=== About this task ===
In the single-cell RNA-seq text, what AUROC threshold marks adult and fetal cell types as highly correlated?

=== Extract provided ===
━━━━━━━━━━━━━━━━

In-depth assessment of the integrated scRNA-seq further revealed inter-and intra-group similarities between adult and fetal tissues. A Chord diagrams of the highly correlated (AUROC > 0.9) adult and fetal cell types. Each connective line in the middle of the diagrams represents the correlation between two cell types. The color represents the cell type class. B Top receptor-ligand interactions between cell type classes in adult tissues (left) and fetal tissues (right). Color blocks on the outer circle represent the cell type class, and the color in the inner circle represents the receptor (blue) and ligand (red). Arrows indicate the direction of receptor-ligand interactions. C 3D tSNE of the integrative analysis between scRNA-seq and bulk RNA-seq tissues. The colors of the solid dots represent cell types in scRNA-seq data, and the colors of the spheres represent tissues of the bulk data. T indicates the T cell cluster, and B indicates the B cell cluster. D Heatmap showing the top DE genes in each cell type class of the adult and fetal tissues. Scaled expression values were used. Color blocks on the top of the heatmap represent cell type classes. Red arrows indicate the selected cell type classes for subsequent analyses. E Top significant GO BP and KEGG pathways for the cell type classes in adult and fetal tissues. The size of the dots represents the significance level. The color represents the cell type class

For each cell type, we performed differential expression (DE) analysis for each tissue to obtain the DE gene (DEG) signature for each cell type. We assessed the global gene expression patterns between cell types across the tissues based on their upregulated genes (Additional file 2: Table S3) for adult and fetal tissues (Fig. 2C, Additional file 1: Fig. S2). In adult tissues, immune cells (i.e., B, T, monocytes, and NK cells) with hematocytes, stromal cells, neurons, endothelial cells, and epithelial cells formed distinct cellular clusters (Fig. 2C, Additional file 1: Fig. S2A), demonstrating highly similar DEG signatures within each of these cell type classes, consistent with the clustering patterns in the previous scRNA-seq atlas [35]. In fetal tissues, segregation is comparatively less distinctive such that only a subgroup of epithelial cells formed a distinct cell type cluster, cells from the immune cell type classes as well as hematocytes coalesced to form another cluster, and stromal cells formed small clusters between other fetal cell types (Fig. 2C, Additional file 1: Fig. S2B), which could represent the similarity in gene expression with other cell types during lineage commitment of stromal cell differentiation [36].

━━━━━━━━━━━━━━━━

Scene geometry reasoning data
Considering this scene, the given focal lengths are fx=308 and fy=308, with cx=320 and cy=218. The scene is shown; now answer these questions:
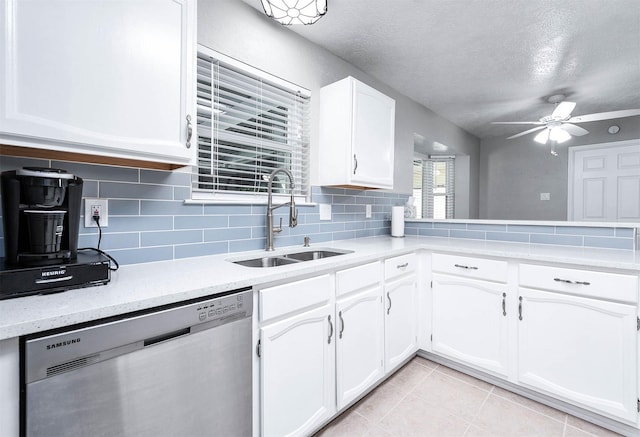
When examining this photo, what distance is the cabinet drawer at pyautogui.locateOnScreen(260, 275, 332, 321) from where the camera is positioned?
1236mm

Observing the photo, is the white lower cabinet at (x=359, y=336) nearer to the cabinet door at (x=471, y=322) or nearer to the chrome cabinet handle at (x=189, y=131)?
the cabinet door at (x=471, y=322)

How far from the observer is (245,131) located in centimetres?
193

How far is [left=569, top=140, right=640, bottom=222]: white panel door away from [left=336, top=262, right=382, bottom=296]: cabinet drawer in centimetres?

━━━━━━━━━━━━━━━━

=== Written response ===
AUROC > 0.9